PS – I had a quick look to see if there was any response from Ben Goldacre, Simon Singh, Phil Hammond (who writes Medicine Balls for Private Eye, is sound as a pound, and surely knows Professor Crawley as he works with children with CFS down in Bristol) and even our old friend Edzard Ernst.  (Think what you like, these guys know how to read a paper.)  However, absolutely nothing; not a dickie bird.  I can’t imagine they haven’t noticed this story – they’re journalists – so I hope they are simply looking and digesting, and we’ll hear their analysis soon.

STOP PRESS:  I’d forgotten about David Colquhoun, just about to dash off to get a train to Oxford for the Causehealth #Guidelines Challenge, but I’ve just discovered via Twitter that he has managed to find a “solid statistical objection” to SMILE






5 thoughts on “The Lightning Process – it works!

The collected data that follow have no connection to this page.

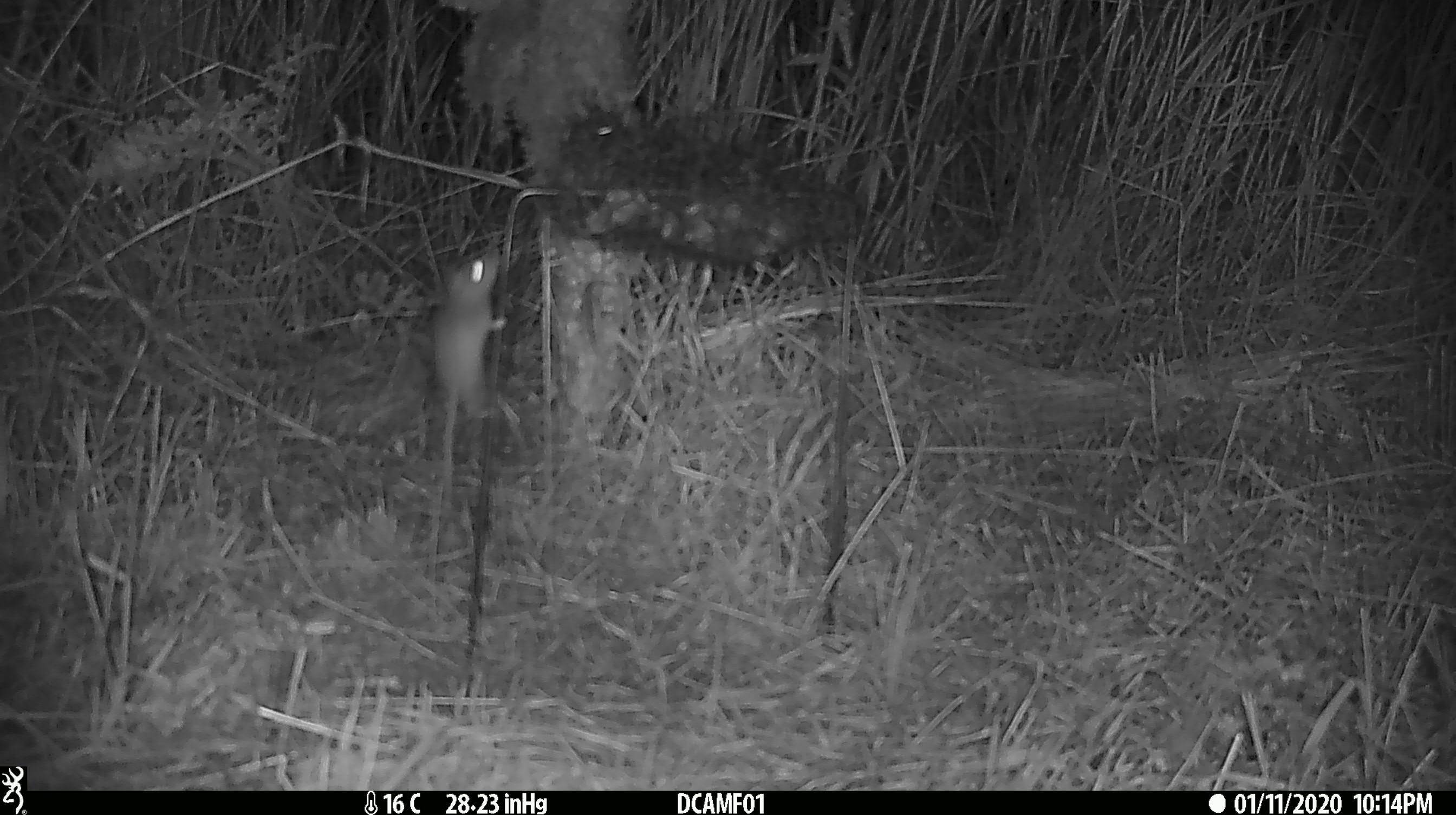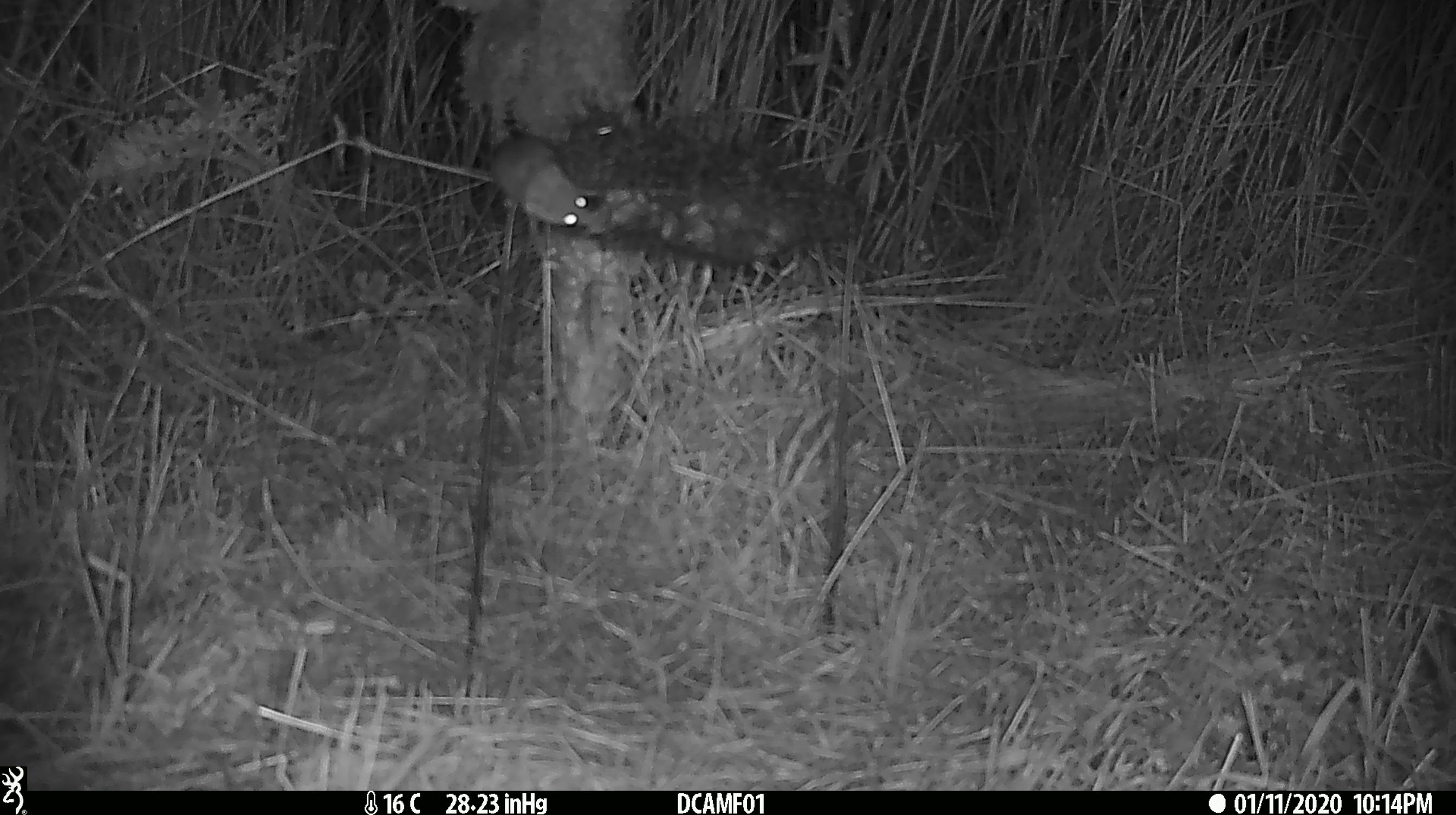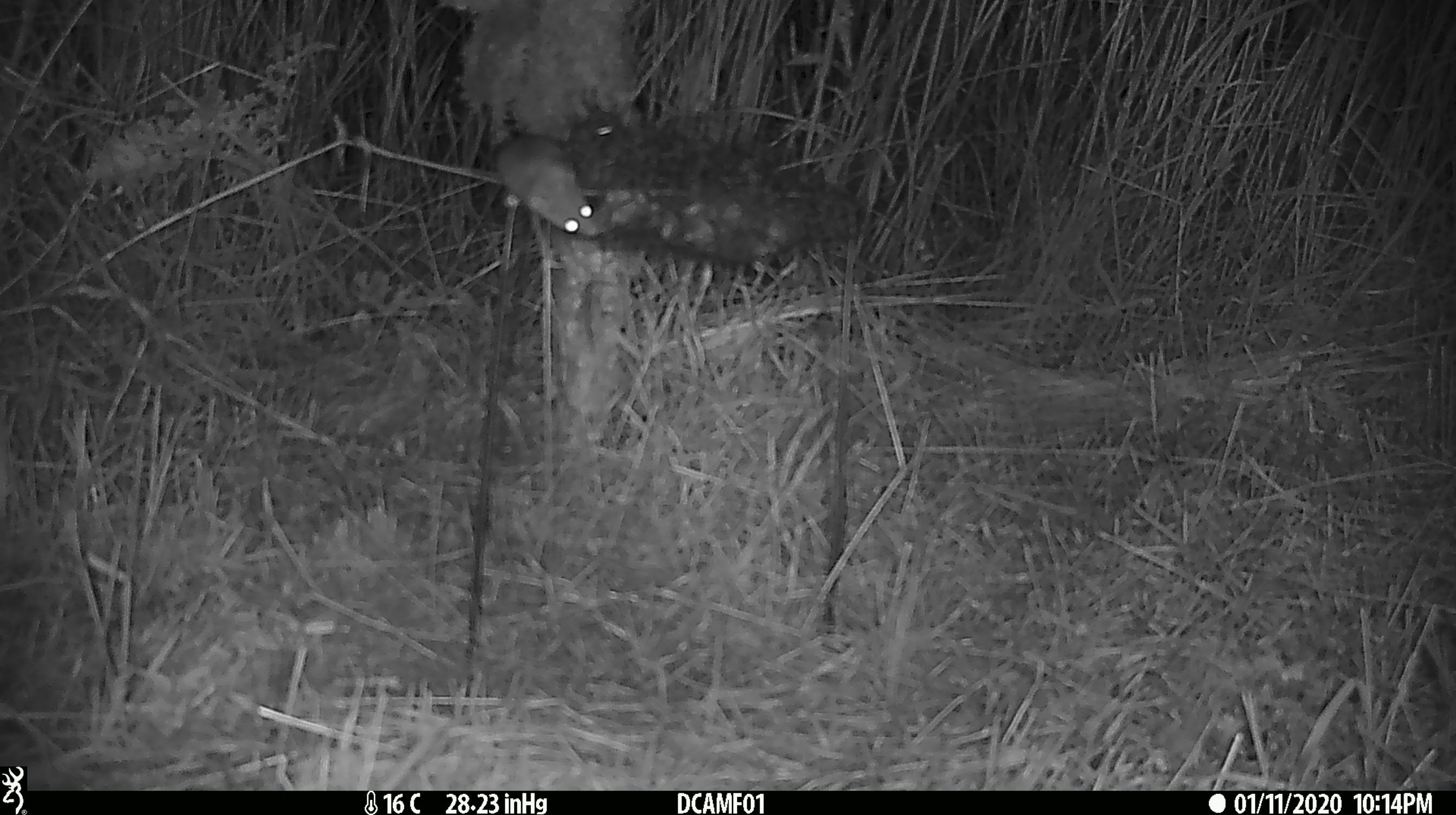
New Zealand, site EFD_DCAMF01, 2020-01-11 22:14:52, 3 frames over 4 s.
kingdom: Animalia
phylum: Chordata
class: Mammalia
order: Rodentia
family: Muridae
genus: Mus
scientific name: Mus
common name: mouse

  1. What a great and apparently unbiased review of this research Penny (I’ve not read the paper but you certainly seem to be presenting a very balanced view). I’m so pleased that Phil and the LP has got some good evidence from this research whether its accepted or not by the wider public at this stage. I think this is a small win for those of us who believe strongly in the effectiveness of mind-body medicine. I think changing beliefs is the hardest thing in the world but little by little we make some headway. Thank you for sharing this. You write so well.


  2. Thanks Penny,

    I’m curious, but not willing to pay the cost (which would probably include travel) of what the “… 3 days of intensive CBT/NLP/hypnotherapy/physiology education…” looks like. My question would be, how does knowing about hypnotherapy or CBT help? Physiology I get, not sure what NLP is. This reminds me in some ways of pain neuroscience education (PNE) – specific to the neurobiology of pain for people in pain. Studies show it doesn’t do much on its own, but does seem to increase the efficacy of manual/physical and other treatments. Multimodal seems to be most effective generally – but PNE is specific to people understanding and reframing how they understand why they are in pain and the neurological processes involved. I guess I’m not sure what is the premise of LP.

    The other question I would ask about the study is why the SF-36? As far as I can tell the reliability/validity studies done on this form have been for adults. There would probably be more appropriate outcome measures for populations of children, so this may not be a valid form to measure outcomes in this population.